How do you mean two-faced?

I mean he does seem to want to support the idea of diversity and sees it as something positive but then undermines it at the same time, by hanging on to the idea of immigrants being a problem. On immigration, he takes on and speaks to the issues that have been consistently raised by the Tories and the Tory press. He sings from the same hymn-sheet. So his starting points are all defensive – yes we got it wrong on immigration, too many immigrants can undercut wages and exclude British workers from the job market, we have to get over the fact that Britishers can be disadvantaged. And the valid point he makes – that everyone should benefit from immigration, but that has not happened – gets lost because he shies away from the actual class and economic issues that this throws up. It is true that it has been the working class that has not benefited from migration but he has no philosophy, no overarching vision of society in the global age which could provide a framework for fundamental new programmes. He wants to speak up for the working class but has not got over the consensus politics of Blair, he is agreeing essentially on the Tory immigration policy and quarrels with its implementation but not the policy itself. He has no overall policy to speak of. Quite simply Labour has no ideology (to use a bad word) whereas the Tories have ideology coursing through their veins: it is a part of their collective unconscious.

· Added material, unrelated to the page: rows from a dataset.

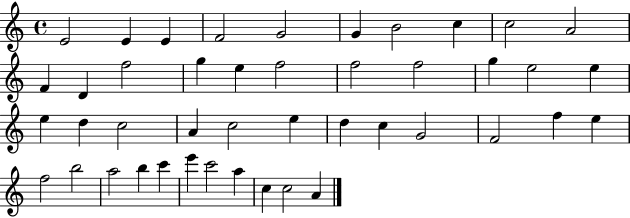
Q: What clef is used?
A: treble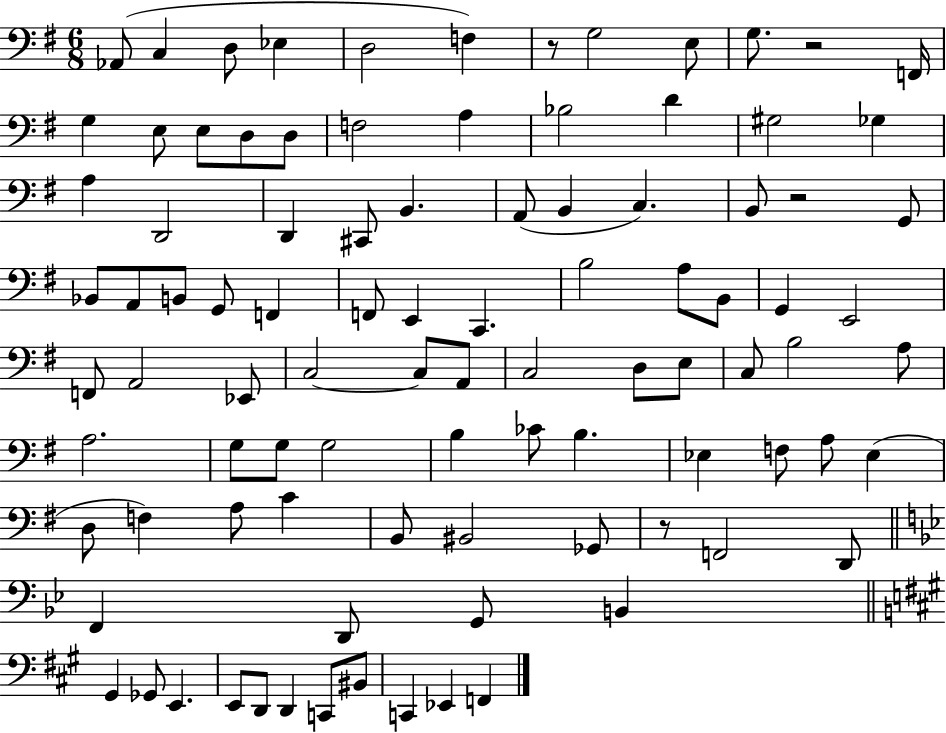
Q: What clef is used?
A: bass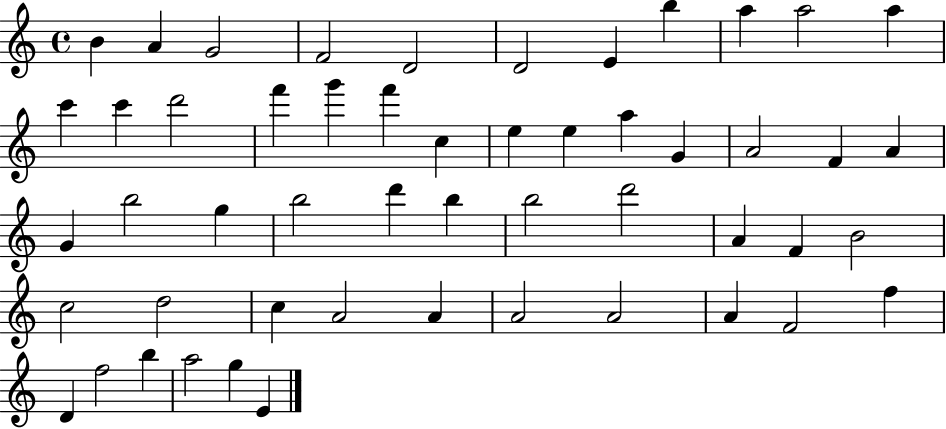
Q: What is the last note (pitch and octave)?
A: E4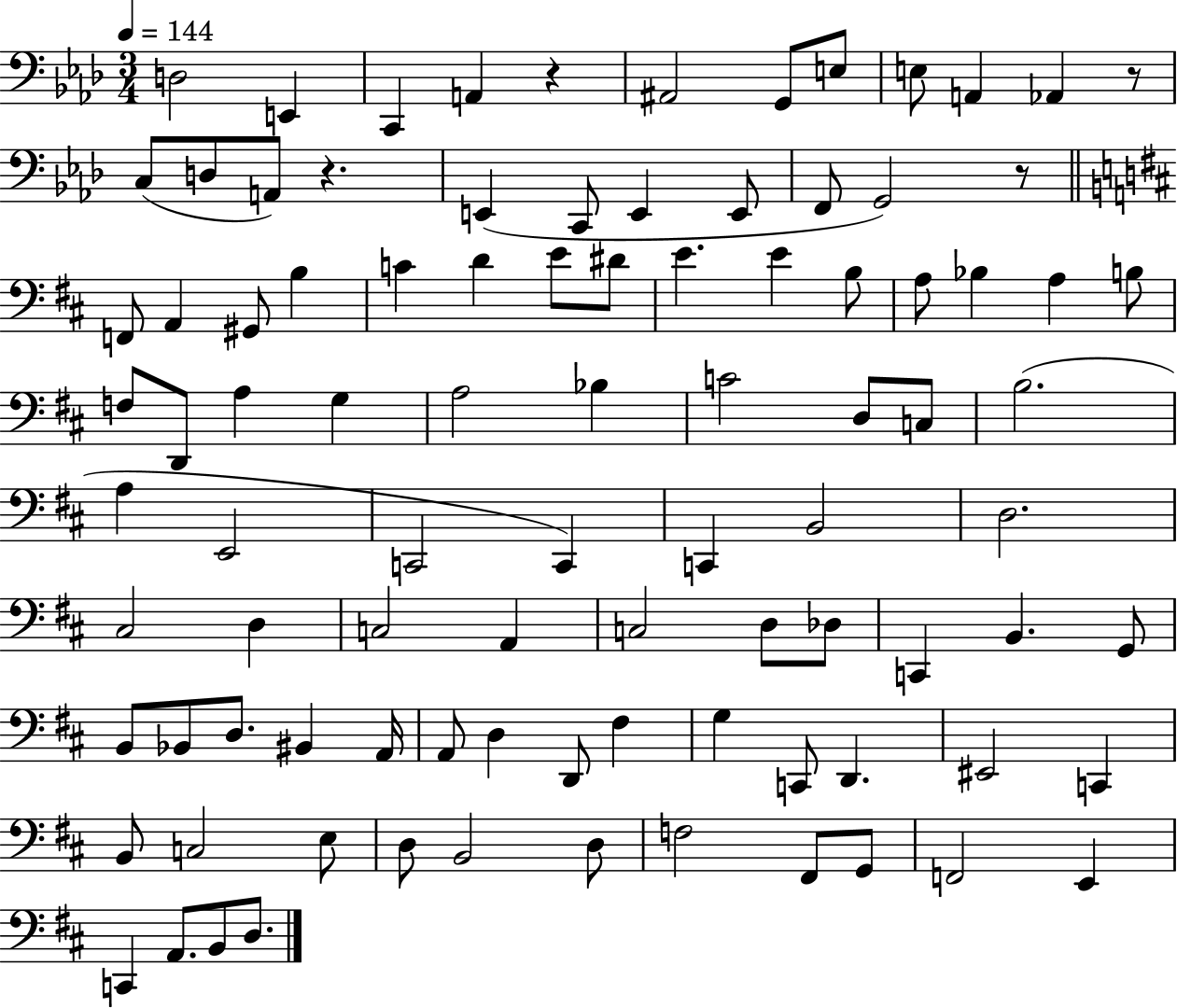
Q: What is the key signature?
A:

Hence Miliband sees the working-class aspect of immigration when it comes to the competition for jobs, housing, education etc but when it comes to immigrant workers coming in, he no longer sees them as part of the class – they are ‘immigrants’, outsiders set apart. What he should be talking about is how to increase the stock of housing, the educational infrastructure, the health service for the whole working class – which includes immigrants. That would be true integration, true Labour. But as it is, globalisation and free market economics determine the dynamics of immigration and submit what is left of the welfare state to privatisation and the market.[1]

But wouldn’t that predicate a completely different economic policy?

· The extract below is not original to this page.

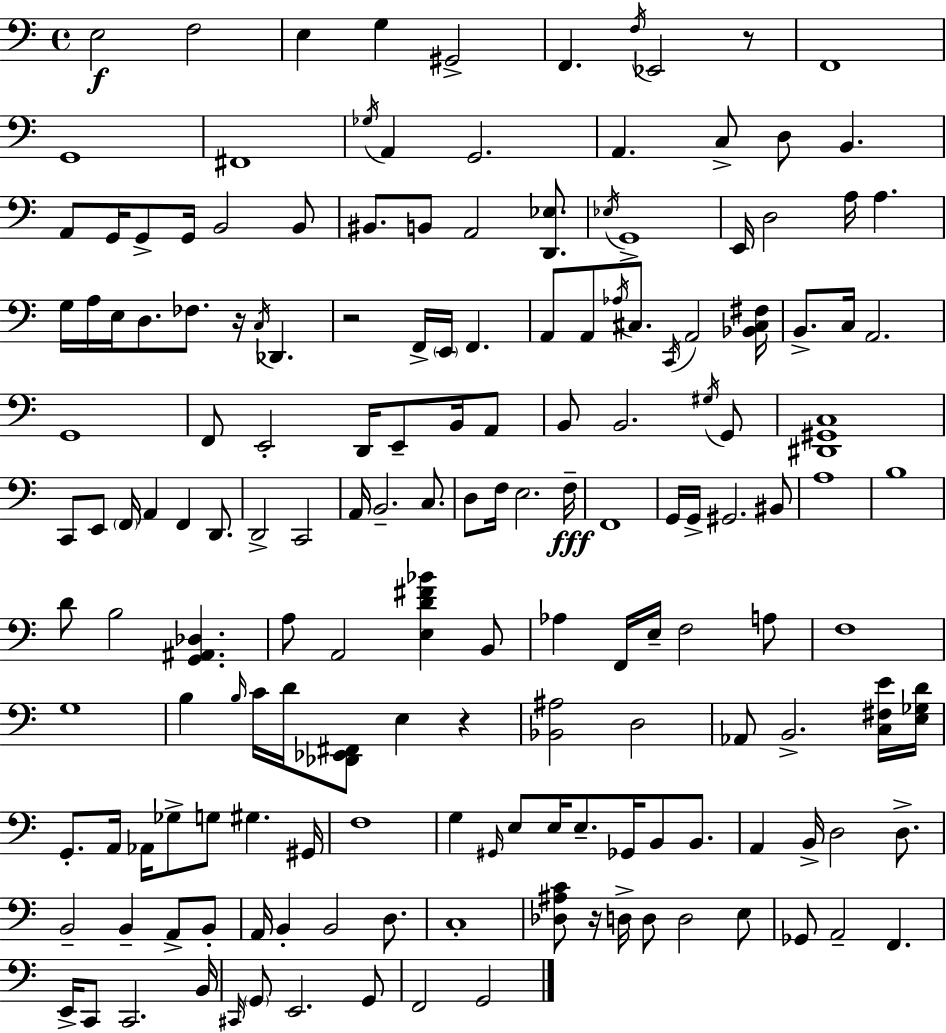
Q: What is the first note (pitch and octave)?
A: E3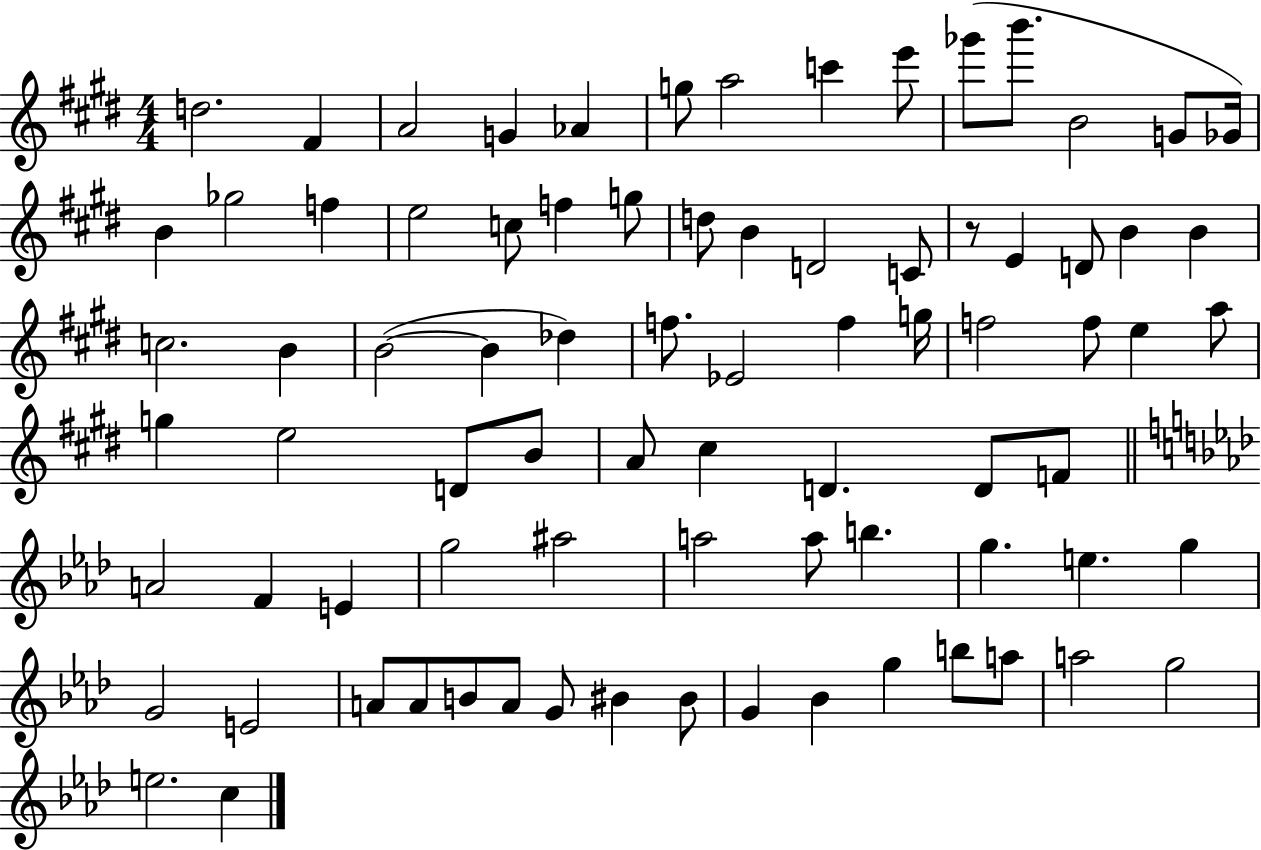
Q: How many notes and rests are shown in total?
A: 81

Yes but that is exactly why Miliband’s piecemeal efforts are bound to fail, as austerity politics are bound to fail. In a recession I would have thought it obvious that we need Keynesian policies of investment and growth and control over the market. In the final analysis, a free market means an unfree people.


[1] A.Sivanandan, ‘The market state vs the good society’, Race & Class, Vol, 54, no.3, 2013.


The Institute of Race Relations is precluded from expressing a corporate view: any opinions expressed are therefore those of the authors.